# Data provided:
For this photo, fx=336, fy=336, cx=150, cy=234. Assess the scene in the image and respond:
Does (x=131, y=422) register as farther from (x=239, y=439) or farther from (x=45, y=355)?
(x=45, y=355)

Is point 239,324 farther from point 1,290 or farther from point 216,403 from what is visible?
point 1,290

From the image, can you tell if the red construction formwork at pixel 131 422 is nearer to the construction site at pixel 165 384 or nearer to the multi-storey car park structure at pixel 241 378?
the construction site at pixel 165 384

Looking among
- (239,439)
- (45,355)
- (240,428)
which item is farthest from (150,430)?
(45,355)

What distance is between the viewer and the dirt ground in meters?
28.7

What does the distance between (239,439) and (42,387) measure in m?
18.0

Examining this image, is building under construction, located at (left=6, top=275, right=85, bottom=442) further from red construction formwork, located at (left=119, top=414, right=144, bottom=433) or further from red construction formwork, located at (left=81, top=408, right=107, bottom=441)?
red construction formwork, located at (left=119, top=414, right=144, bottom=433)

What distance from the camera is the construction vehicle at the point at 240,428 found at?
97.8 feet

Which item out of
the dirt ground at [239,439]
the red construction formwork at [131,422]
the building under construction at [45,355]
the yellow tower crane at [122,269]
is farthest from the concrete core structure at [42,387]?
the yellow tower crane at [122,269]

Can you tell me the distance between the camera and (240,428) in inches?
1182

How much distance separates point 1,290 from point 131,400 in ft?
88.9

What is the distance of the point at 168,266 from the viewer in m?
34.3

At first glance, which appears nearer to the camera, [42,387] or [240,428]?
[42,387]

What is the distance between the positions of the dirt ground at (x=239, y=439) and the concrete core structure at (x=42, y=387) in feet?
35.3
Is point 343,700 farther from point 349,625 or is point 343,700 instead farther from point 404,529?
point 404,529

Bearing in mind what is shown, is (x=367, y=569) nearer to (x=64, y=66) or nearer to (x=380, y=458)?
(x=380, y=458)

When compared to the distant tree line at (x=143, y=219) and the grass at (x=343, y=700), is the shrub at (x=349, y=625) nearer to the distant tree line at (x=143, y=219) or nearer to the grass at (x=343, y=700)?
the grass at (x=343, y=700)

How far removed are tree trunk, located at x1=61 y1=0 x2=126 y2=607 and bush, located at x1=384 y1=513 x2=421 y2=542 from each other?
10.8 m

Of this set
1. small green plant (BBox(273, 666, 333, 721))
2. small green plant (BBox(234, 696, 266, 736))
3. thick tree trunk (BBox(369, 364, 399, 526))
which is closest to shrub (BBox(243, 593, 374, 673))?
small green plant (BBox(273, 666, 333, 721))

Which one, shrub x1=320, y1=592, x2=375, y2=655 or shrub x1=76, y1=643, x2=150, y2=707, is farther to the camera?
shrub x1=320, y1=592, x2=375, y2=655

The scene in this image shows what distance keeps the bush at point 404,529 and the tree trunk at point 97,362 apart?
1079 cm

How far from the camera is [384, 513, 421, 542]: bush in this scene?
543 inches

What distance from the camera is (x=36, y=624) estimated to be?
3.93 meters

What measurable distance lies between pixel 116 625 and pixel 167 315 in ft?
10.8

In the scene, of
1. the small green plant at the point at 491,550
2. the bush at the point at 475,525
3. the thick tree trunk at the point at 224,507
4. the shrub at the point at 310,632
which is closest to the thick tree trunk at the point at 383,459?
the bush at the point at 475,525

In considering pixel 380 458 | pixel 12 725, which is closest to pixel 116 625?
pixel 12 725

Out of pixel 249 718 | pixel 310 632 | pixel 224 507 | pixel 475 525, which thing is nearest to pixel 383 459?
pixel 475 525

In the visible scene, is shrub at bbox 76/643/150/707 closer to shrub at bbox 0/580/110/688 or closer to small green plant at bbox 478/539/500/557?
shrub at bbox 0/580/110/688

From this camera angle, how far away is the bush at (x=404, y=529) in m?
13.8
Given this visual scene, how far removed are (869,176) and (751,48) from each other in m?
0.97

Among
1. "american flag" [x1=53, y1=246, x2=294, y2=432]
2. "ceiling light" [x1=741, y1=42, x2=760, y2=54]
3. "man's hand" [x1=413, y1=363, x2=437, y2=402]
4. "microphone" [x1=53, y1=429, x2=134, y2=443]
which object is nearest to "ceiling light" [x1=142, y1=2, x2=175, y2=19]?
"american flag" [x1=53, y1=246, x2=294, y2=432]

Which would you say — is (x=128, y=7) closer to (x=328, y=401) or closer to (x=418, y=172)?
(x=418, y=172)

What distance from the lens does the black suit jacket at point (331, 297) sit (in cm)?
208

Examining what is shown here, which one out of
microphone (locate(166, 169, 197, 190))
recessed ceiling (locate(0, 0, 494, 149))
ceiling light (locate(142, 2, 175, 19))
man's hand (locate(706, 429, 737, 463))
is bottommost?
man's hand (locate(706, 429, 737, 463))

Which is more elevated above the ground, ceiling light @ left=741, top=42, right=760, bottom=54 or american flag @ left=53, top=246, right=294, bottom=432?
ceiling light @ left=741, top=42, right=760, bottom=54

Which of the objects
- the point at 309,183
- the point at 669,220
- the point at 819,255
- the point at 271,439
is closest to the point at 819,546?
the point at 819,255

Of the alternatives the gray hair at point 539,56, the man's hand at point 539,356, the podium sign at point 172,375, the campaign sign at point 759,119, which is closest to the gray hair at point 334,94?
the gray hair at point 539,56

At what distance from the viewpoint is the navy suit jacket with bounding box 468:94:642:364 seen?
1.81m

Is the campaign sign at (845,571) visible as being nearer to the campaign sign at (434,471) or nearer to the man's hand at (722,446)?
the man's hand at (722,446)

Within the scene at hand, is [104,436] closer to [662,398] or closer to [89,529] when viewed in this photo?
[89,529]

# Work required:
Retype all of the material, keeping each line exact.

# The solution:
For this photo, fx=336, fy=336, cx=150, cy=234. Assess the scene in the image and respond:
Does (x=131, y=422) register as farther from (x=239, y=439) or farther from (x=45, y=355)?
(x=45, y=355)

Is point 239,324 farther from point 1,290 or farther from point 216,403 from what is visible?
point 1,290

From the image, can you tell if the red construction formwork at pixel 131 422 is nearer to the construction site at pixel 165 384 or nearer to the multi-storey car park structure at pixel 241 378?
the construction site at pixel 165 384

Looking among
- (239,439)
- (45,355)
- (240,428)
which item is farthest from (150,430)?
(45,355)

What distance is between the viewer and the dirt ground in meters?
28.7

What does the distance between (239,439) and (42,387) measure in m?
18.0

Examining this image, is building under construction, located at (left=6, top=275, right=85, bottom=442) further from red construction formwork, located at (left=119, top=414, right=144, bottom=433) or further from red construction formwork, located at (left=81, top=408, right=107, bottom=441)?
red construction formwork, located at (left=119, top=414, right=144, bottom=433)

What distance from the camera is the construction vehicle at the point at 240,428 found at?
97.8 feet

Which item out of
the dirt ground at [239,439]
the red construction formwork at [131,422]
the building under construction at [45,355]
the yellow tower crane at [122,269]
is farthest from the concrete core structure at [42,387]?
the yellow tower crane at [122,269]

Can you tell me the distance between the camera and (240,428) in inches?
1182

How much distance separates point 1,290 from point 131,400 in ft?
88.9

What is the distance of the point at 168,266 from the viewer in m?
34.3

At first glance, which appears nearer to the camera, [42,387] or [240,428]?
[42,387]

What is the distance between the positions of the dirt ground at (x=239, y=439) and the concrete core structure at (x=42, y=387) in feet?
35.3
Is point 343,700 farther from point 349,625 or is point 343,700 instead farther from point 404,529?
point 404,529

Bearing in mind what is shown, is (x=367, y=569) nearer to (x=64, y=66) or nearer to (x=380, y=458)?
(x=380, y=458)

When compared to the distant tree line at (x=143, y=219) and the grass at (x=343, y=700), is the shrub at (x=349, y=625) nearer to the distant tree line at (x=143, y=219) or nearer to the grass at (x=343, y=700)?
the grass at (x=343, y=700)

How far removed are tree trunk, located at x1=61 y1=0 x2=126 y2=607 and bush, located at x1=384 y1=513 x2=421 y2=542 from each other?
10.8 m

Of this set
1. small green plant (BBox(273, 666, 333, 721))
2. small green plant (BBox(234, 696, 266, 736))
3. thick tree trunk (BBox(369, 364, 399, 526))
which is closest to shrub (BBox(243, 593, 374, 673))?
small green plant (BBox(273, 666, 333, 721))

Which one, shrub x1=320, y1=592, x2=375, y2=655 or shrub x1=76, y1=643, x2=150, y2=707, is farther to the camera?
shrub x1=320, y1=592, x2=375, y2=655

The scene in this image shows what distance keeps the bush at point 404,529 and the tree trunk at point 97,362 apart?
1079 cm

How far from the camera is [384, 513, 421, 542]: bush in this scene?
543 inches

What distance from the camera is (x=36, y=624) estimated to be?
3.93 meters

What measurable distance lies between pixel 116 625 and pixel 167 315 in ft?
10.8

In the scene, of
1. the small green plant at the point at 491,550
2. the bush at the point at 475,525
3. the thick tree trunk at the point at 224,507
4. the shrub at the point at 310,632
which is closest to the thick tree trunk at the point at 383,459?
the bush at the point at 475,525

In considering pixel 380 458 | pixel 12 725, which is closest to pixel 116 625?
pixel 12 725

Out of pixel 249 718 | pixel 310 632 | pixel 224 507 | pixel 475 525, which thing is nearest to pixel 383 459?
pixel 475 525

In the visible scene, is shrub at bbox 76/643/150/707 closer to shrub at bbox 0/580/110/688 or closer to small green plant at bbox 478/539/500/557?
shrub at bbox 0/580/110/688

From this camera angle, how far away is the bush at (x=404, y=529) in m?
13.8
Given this visual scene, how far removed are (869,176) and (751,48) from each other in m?
0.97

Among
1. "american flag" [x1=53, y1=246, x2=294, y2=432]
2. "ceiling light" [x1=741, y1=42, x2=760, y2=54]
3. "man's hand" [x1=413, y1=363, x2=437, y2=402]
4. "microphone" [x1=53, y1=429, x2=134, y2=443]
which object is nearest to "ceiling light" [x1=142, y1=2, x2=175, y2=19]?
"american flag" [x1=53, y1=246, x2=294, y2=432]

Which would you say — is (x=128, y=7) closer to (x=328, y=401) or closer to (x=418, y=172)?
(x=418, y=172)

What distance from the lens does the black suit jacket at point (331, 297) sit (in cm)?
208

Examining what is shown here, which one out of
microphone (locate(166, 169, 197, 190))
recessed ceiling (locate(0, 0, 494, 149))
ceiling light (locate(142, 2, 175, 19))
man's hand (locate(706, 429, 737, 463))
is bottommost?
man's hand (locate(706, 429, 737, 463))

Which is more elevated above the ground, ceiling light @ left=741, top=42, right=760, bottom=54 or american flag @ left=53, top=246, right=294, bottom=432?
ceiling light @ left=741, top=42, right=760, bottom=54

Which of the objects
- the point at 309,183
- the point at 669,220
- the point at 819,255
- the point at 271,439
is closest to the point at 819,546?
the point at 819,255

Of the alternatives the gray hair at point 539,56, the man's hand at point 539,356, the podium sign at point 172,375, the campaign sign at point 759,119, which is closest to the gray hair at point 334,94?
the gray hair at point 539,56

At what distance from the viewpoint is the navy suit jacket with bounding box 468:94:642:364 seen?
1.81m

Is the campaign sign at (845,571) visible as being nearer to the campaign sign at (434,471) or nearer to the man's hand at (722,446)?
the man's hand at (722,446)

Within the scene at hand, is [104,436] closer to [662,398] or closer to [89,529] when viewed in this photo?
[89,529]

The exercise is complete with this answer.